Perhaps it shouldn’t be too surprising the FFF couldn’t do the right thing even in doing the obvious right thing in sending Anelka packing. This was the same Escalettes, after all, who renewed Domenech’s contract against near universal protest after the disastrous 2008 Euro outing—then repeatedly reviewed whether Domenech shouldn’t be dumped after all as France struggled to qualify for the Cup. Neither Escalletes nor any of his FFF peers ever intervened when it became clear Domenech’s neurotic management and manipulation of French players into camps was proving as catastrophic as his horrible on-field decisions. The FFF not only mismanaged Domenech’s case at every turn; it now has gone whole hog by pretending to defend his honor by expelling Anekla from the squad—and admitting it wouldn’t have bothered if the affair hadn’t become public. This is the same FFF that nodded wisely when Domenech announced he wasn’t selecting a trio of excellent young stars for the World Cup squad—including Real Madrid’s Karim Benzema—because he didn’t want their notorious characters to upset the group. Isn’t that what a national coach is supposed to do (especially one who himself claims to have the strongest character on earth): pick the best footballers, and get them to melt into the wider group?

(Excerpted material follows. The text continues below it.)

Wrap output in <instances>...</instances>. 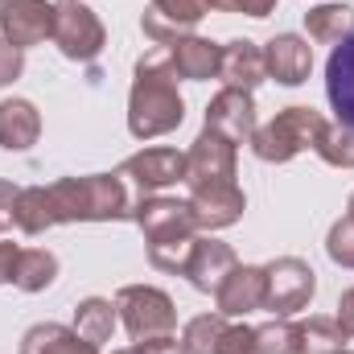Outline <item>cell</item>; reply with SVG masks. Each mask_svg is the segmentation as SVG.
<instances>
[{"mask_svg":"<svg viewBox=\"0 0 354 354\" xmlns=\"http://www.w3.org/2000/svg\"><path fill=\"white\" fill-rule=\"evenodd\" d=\"M206 128H214V132L227 136L231 145L252 140V132H256V103H252V91L223 87L210 99V107H206Z\"/></svg>","mask_w":354,"mask_h":354,"instance_id":"obj_11","label":"cell"},{"mask_svg":"<svg viewBox=\"0 0 354 354\" xmlns=\"http://www.w3.org/2000/svg\"><path fill=\"white\" fill-rule=\"evenodd\" d=\"M132 194L115 174L62 177L54 185H29L21 189L12 206V227L25 235H41L58 223H107V218H132Z\"/></svg>","mask_w":354,"mask_h":354,"instance_id":"obj_1","label":"cell"},{"mask_svg":"<svg viewBox=\"0 0 354 354\" xmlns=\"http://www.w3.org/2000/svg\"><path fill=\"white\" fill-rule=\"evenodd\" d=\"M305 342H309V354H330V351H342V330H338V322H330V317H313V322H305Z\"/></svg>","mask_w":354,"mask_h":354,"instance_id":"obj_26","label":"cell"},{"mask_svg":"<svg viewBox=\"0 0 354 354\" xmlns=\"http://www.w3.org/2000/svg\"><path fill=\"white\" fill-rule=\"evenodd\" d=\"M202 17H206V0H153L140 25L157 46H169L177 37H185Z\"/></svg>","mask_w":354,"mask_h":354,"instance_id":"obj_12","label":"cell"},{"mask_svg":"<svg viewBox=\"0 0 354 354\" xmlns=\"http://www.w3.org/2000/svg\"><path fill=\"white\" fill-rule=\"evenodd\" d=\"M21 71H25V50H17L12 41L0 37V87H8L12 79H21Z\"/></svg>","mask_w":354,"mask_h":354,"instance_id":"obj_29","label":"cell"},{"mask_svg":"<svg viewBox=\"0 0 354 354\" xmlns=\"http://www.w3.org/2000/svg\"><path fill=\"white\" fill-rule=\"evenodd\" d=\"M214 354H256V330L252 326H227Z\"/></svg>","mask_w":354,"mask_h":354,"instance_id":"obj_28","label":"cell"},{"mask_svg":"<svg viewBox=\"0 0 354 354\" xmlns=\"http://www.w3.org/2000/svg\"><path fill=\"white\" fill-rule=\"evenodd\" d=\"M305 29L322 46H342L354 37V8L346 4H317L305 12Z\"/></svg>","mask_w":354,"mask_h":354,"instance_id":"obj_21","label":"cell"},{"mask_svg":"<svg viewBox=\"0 0 354 354\" xmlns=\"http://www.w3.org/2000/svg\"><path fill=\"white\" fill-rule=\"evenodd\" d=\"M140 354H189L185 351V342H177L174 334H165V338H149V342H136Z\"/></svg>","mask_w":354,"mask_h":354,"instance_id":"obj_32","label":"cell"},{"mask_svg":"<svg viewBox=\"0 0 354 354\" xmlns=\"http://www.w3.org/2000/svg\"><path fill=\"white\" fill-rule=\"evenodd\" d=\"M351 354H354V351H351Z\"/></svg>","mask_w":354,"mask_h":354,"instance_id":"obj_39","label":"cell"},{"mask_svg":"<svg viewBox=\"0 0 354 354\" xmlns=\"http://www.w3.org/2000/svg\"><path fill=\"white\" fill-rule=\"evenodd\" d=\"M0 231H4V223H0Z\"/></svg>","mask_w":354,"mask_h":354,"instance_id":"obj_38","label":"cell"},{"mask_svg":"<svg viewBox=\"0 0 354 354\" xmlns=\"http://www.w3.org/2000/svg\"><path fill=\"white\" fill-rule=\"evenodd\" d=\"M17 256H21V248H17V243H8V239H0V284H12Z\"/></svg>","mask_w":354,"mask_h":354,"instance_id":"obj_34","label":"cell"},{"mask_svg":"<svg viewBox=\"0 0 354 354\" xmlns=\"http://www.w3.org/2000/svg\"><path fill=\"white\" fill-rule=\"evenodd\" d=\"M132 223L145 231V243H149V264L161 268V272H185L189 260V248L198 239V218L189 210V202H177V198H145L136 202L132 210Z\"/></svg>","mask_w":354,"mask_h":354,"instance_id":"obj_5","label":"cell"},{"mask_svg":"<svg viewBox=\"0 0 354 354\" xmlns=\"http://www.w3.org/2000/svg\"><path fill=\"white\" fill-rule=\"evenodd\" d=\"M111 330H115V305L111 301H103V297L79 301V309H75V334L79 338H87L91 346H103L111 338Z\"/></svg>","mask_w":354,"mask_h":354,"instance_id":"obj_24","label":"cell"},{"mask_svg":"<svg viewBox=\"0 0 354 354\" xmlns=\"http://www.w3.org/2000/svg\"><path fill=\"white\" fill-rule=\"evenodd\" d=\"M50 41L71 58V62H95L107 33L99 25V17L91 12L87 4L79 0H62L54 4V29H50Z\"/></svg>","mask_w":354,"mask_h":354,"instance_id":"obj_7","label":"cell"},{"mask_svg":"<svg viewBox=\"0 0 354 354\" xmlns=\"http://www.w3.org/2000/svg\"><path fill=\"white\" fill-rule=\"evenodd\" d=\"M54 29V4L46 0H0V33L17 50L41 46Z\"/></svg>","mask_w":354,"mask_h":354,"instance_id":"obj_10","label":"cell"},{"mask_svg":"<svg viewBox=\"0 0 354 354\" xmlns=\"http://www.w3.org/2000/svg\"><path fill=\"white\" fill-rule=\"evenodd\" d=\"M115 309H120V322L128 330L132 342H149V338H165L177 330V313L174 301L161 292V288H149V284H128L115 292Z\"/></svg>","mask_w":354,"mask_h":354,"instance_id":"obj_6","label":"cell"},{"mask_svg":"<svg viewBox=\"0 0 354 354\" xmlns=\"http://www.w3.org/2000/svg\"><path fill=\"white\" fill-rule=\"evenodd\" d=\"M185 185H189V210L202 231H223L239 223L248 198L235 185V145L214 128H202V136L185 153Z\"/></svg>","mask_w":354,"mask_h":354,"instance_id":"obj_2","label":"cell"},{"mask_svg":"<svg viewBox=\"0 0 354 354\" xmlns=\"http://www.w3.org/2000/svg\"><path fill=\"white\" fill-rule=\"evenodd\" d=\"M214 301H218L223 317H239L248 309H264V268L235 264L223 276V284L214 288Z\"/></svg>","mask_w":354,"mask_h":354,"instance_id":"obj_14","label":"cell"},{"mask_svg":"<svg viewBox=\"0 0 354 354\" xmlns=\"http://www.w3.org/2000/svg\"><path fill=\"white\" fill-rule=\"evenodd\" d=\"M41 136V115L29 99H4L0 103V149L25 153Z\"/></svg>","mask_w":354,"mask_h":354,"instance_id":"obj_19","label":"cell"},{"mask_svg":"<svg viewBox=\"0 0 354 354\" xmlns=\"http://www.w3.org/2000/svg\"><path fill=\"white\" fill-rule=\"evenodd\" d=\"M165 54H169V66H174L177 79H194V83H202V79H214L218 75V58H223V50L214 46V41H206V37H177L165 46Z\"/></svg>","mask_w":354,"mask_h":354,"instance_id":"obj_18","label":"cell"},{"mask_svg":"<svg viewBox=\"0 0 354 354\" xmlns=\"http://www.w3.org/2000/svg\"><path fill=\"white\" fill-rule=\"evenodd\" d=\"M206 8L218 12H248V17H268L276 8V0H206Z\"/></svg>","mask_w":354,"mask_h":354,"instance_id":"obj_30","label":"cell"},{"mask_svg":"<svg viewBox=\"0 0 354 354\" xmlns=\"http://www.w3.org/2000/svg\"><path fill=\"white\" fill-rule=\"evenodd\" d=\"M330 354H342V351H330Z\"/></svg>","mask_w":354,"mask_h":354,"instance_id":"obj_37","label":"cell"},{"mask_svg":"<svg viewBox=\"0 0 354 354\" xmlns=\"http://www.w3.org/2000/svg\"><path fill=\"white\" fill-rule=\"evenodd\" d=\"M115 177L128 185V194H132V202H145V198H153L157 189H165V185H174V181H185V153H177V149H145V153H136V157H128ZM136 210V206H132Z\"/></svg>","mask_w":354,"mask_h":354,"instance_id":"obj_8","label":"cell"},{"mask_svg":"<svg viewBox=\"0 0 354 354\" xmlns=\"http://www.w3.org/2000/svg\"><path fill=\"white\" fill-rule=\"evenodd\" d=\"M17 198H21V185L0 181V223H4V227H12V206H17Z\"/></svg>","mask_w":354,"mask_h":354,"instance_id":"obj_33","label":"cell"},{"mask_svg":"<svg viewBox=\"0 0 354 354\" xmlns=\"http://www.w3.org/2000/svg\"><path fill=\"white\" fill-rule=\"evenodd\" d=\"M334 322H338L342 338L351 342V338H354V288H346V292L338 297V317H334Z\"/></svg>","mask_w":354,"mask_h":354,"instance_id":"obj_31","label":"cell"},{"mask_svg":"<svg viewBox=\"0 0 354 354\" xmlns=\"http://www.w3.org/2000/svg\"><path fill=\"white\" fill-rule=\"evenodd\" d=\"M218 79L235 91H256L268 79V66H264V50L248 37L239 41H227L223 46V58H218Z\"/></svg>","mask_w":354,"mask_h":354,"instance_id":"obj_16","label":"cell"},{"mask_svg":"<svg viewBox=\"0 0 354 354\" xmlns=\"http://www.w3.org/2000/svg\"><path fill=\"white\" fill-rule=\"evenodd\" d=\"M317 280H313V268L297 256H284V260H272L264 268V309L276 317H292L297 309L309 305Z\"/></svg>","mask_w":354,"mask_h":354,"instance_id":"obj_9","label":"cell"},{"mask_svg":"<svg viewBox=\"0 0 354 354\" xmlns=\"http://www.w3.org/2000/svg\"><path fill=\"white\" fill-rule=\"evenodd\" d=\"M235 264H239V260H235V252H231L227 243H218V239H194L181 276H189V284H194L198 292H214V288L223 284V276Z\"/></svg>","mask_w":354,"mask_h":354,"instance_id":"obj_17","label":"cell"},{"mask_svg":"<svg viewBox=\"0 0 354 354\" xmlns=\"http://www.w3.org/2000/svg\"><path fill=\"white\" fill-rule=\"evenodd\" d=\"M248 145L260 161H276V165L292 161L297 153H317L326 165L354 169V132L334 128L313 107H284L272 124L252 132Z\"/></svg>","mask_w":354,"mask_h":354,"instance_id":"obj_3","label":"cell"},{"mask_svg":"<svg viewBox=\"0 0 354 354\" xmlns=\"http://www.w3.org/2000/svg\"><path fill=\"white\" fill-rule=\"evenodd\" d=\"M256 354H309L305 342V322H288L276 317L256 330Z\"/></svg>","mask_w":354,"mask_h":354,"instance_id":"obj_23","label":"cell"},{"mask_svg":"<svg viewBox=\"0 0 354 354\" xmlns=\"http://www.w3.org/2000/svg\"><path fill=\"white\" fill-rule=\"evenodd\" d=\"M115 354H140V346L132 342V346H124V351H115Z\"/></svg>","mask_w":354,"mask_h":354,"instance_id":"obj_35","label":"cell"},{"mask_svg":"<svg viewBox=\"0 0 354 354\" xmlns=\"http://www.w3.org/2000/svg\"><path fill=\"white\" fill-rule=\"evenodd\" d=\"M223 330H227V317H223V313H202V317H194V322L185 326L181 342H185L189 354H214Z\"/></svg>","mask_w":354,"mask_h":354,"instance_id":"obj_25","label":"cell"},{"mask_svg":"<svg viewBox=\"0 0 354 354\" xmlns=\"http://www.w3.org/2000/svg\"><path fill=\"white\" fill-rule=\"evenodd\" d=\"M54 276H58L54 252H46V248H21L17 268H12V284L21 292H41V288L54 284Z\"/></svg>","mask_w":354,"mask_h":354,"instance_id":"obj_22","label":"cell"},{"mask_svg":"<svg viewBox=\"0 0 354 354\" xmlns=\"http://www.w3.org/2000/svg\"><path fill=\"white\" fill-rule=\"evenodd\" d=\"M346 214H351V218H354V194H351V206H346Z\"/></svg>","mask_w":354,"mask_h":354,"instance_id":"obj_36","label":"cell"},{"mask_svg":"<svg viewBox=\"0 0 354 354\" xmlns=\"http://www.w3.org/2000/svg\"><path fill=\"white\" fill-rule=\"evenodd\" d=\"M326 252H330V260L342 268H354V218H338L334 227H330V239H326Z\"/></svg>","mask_w":354,"mask_h":354,"instance_id":"obj_27","label":"cell"},{"mask_svg":"<svg viewBox=\"0 0 354 354\" xmlns=\"http://www.w3.org/2000/svg\"><path fill=\"white\" fill-rule=\"evenodd\" d=\"M264 66L268 75L284 87H301L313 71V46L297 33H280L264 46Z\"/></svg>","mask_w":354,"mask_h":354,"instance_id":"obj_13","label":"cell"},{"mask_svg":"<svg viewBox=\"0 0 354 354\" xmlns=\"http://www.w3.org/2000/svg\"><path fill=\"white\" fill-rule=\"evenodd\" d=\"M326 95H330L338 124L354 132V37L334 46V54L326 62Z\"/></svg>","mask_w":354,"mask_h":354,"instance_id":"obj_15","label":"cell"},{"mask_svg":"<svg viewBox=\"0 0 354 354\" xmlns=\"http://www.w3.org/2000/svg\"><path fill=\"white\" fill-rule=\"evenodd\" d=\"M185 120V103L177 95V75L169 66L165 46L149 50L136 62V79H132V95H128V132L136 140H153L174 132Z\"/></svg>","mask_w":354,"mask_h":354,"instance_id":"obj_4","label":"cell"},{"mask_svg":"<svg viewBox=\"0 0 354 354\" xmlns=\"http://www.w3.org/2000/svg\"><path fill=\"white\" fill-rule=\"evenodd\" d=\"M21 354H99V346H91L87 338H79L66 326L46 322V326H33L21 338Z\"/></svg>","mask_w":354,"mask_h":354,"instance_id":"obj_20","label":"cell"}]
</instances>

Don’t look for France’s problems to end when they leave South Africa as they certainly will Wednesday (I mean, who expects a team that has played this horribly to be able to focus amid even greater controversy and distraction?). In discussing the controversy at Escalettes’ side, team captain Patrice Evra defiantly answered questions about the position of squad members saying no one wanted Anelka to be excluded—even though everyone agreed his behavior was unforgivable. Team unity may be nice, but not when that involves throwing its coach under a bus. Worse still, Evra echoed the FFF’s tortured ethics by maintaining “Nicolas Anelka isn’t the problem with this team—it’s the traitor” who clued l’Equipe to the clash. “It’s the traitor we need to eliminate from the group, not Anelka,” Evra urged.  Meaning, even French players now share the rotted thinking the FFF has demonstrated in dealing with Domenech and the problems he’s created over the past eight years—something certain to make France’s last match against South Africa its worst yet. Why? Because with Evra’s comment making it clear a main off-field priority of players will now be to conduct a witch hunt to find the mole, the team is certain to be even more divided and tense by Wednesday’s match. The reason: Evra also made it clear he and his peers are convinced the news was leaked by a player—even though, logically, a member of Domenech’s staff wanting to see justice done had more motive for getting the word out to get some pay-back on both Anelka and hushed up FFF officials.

For his part, Anelka has told a French daily that while he admits confronting Domenech during the notorious half-time break, he didn’t use the obscenities l’Equipe reported. That might be more convincing if either Escalettes or Evra included that detail in confirming the altercation. Either way, the now obvious inability to recognize a problem, deal with it logically and openly, and insist on group thinking, team play, and advancing the collective interest above all else that has made Team France into such a horrid, warped, and self-destructive squad needs radical treatment. As soon as the final whistle in France’s last game is over, Domenech’s reign ends with it—opening the door for former 1998 World Champion Laurent Blanc to take over. But for Blanc to turn things around, two important steps will have to be made.

First, the entire direction of the FFF responsible for Domenech being at the helm in the first place has to go. Second, Blanc must write off the majority of players who came onto the French team under Domenech’s direction–and now share the kind of fungoid thinking both he and the FFF watched over—and start rebuilding from a clean sheet. The truth is, French football has become so corrupt from ethical laziness, lack of principle, and preference to always make the easiest move that it will never escape the downward spiral into ridicule we all now see unless a real revolution of thinking and individuals has taken place.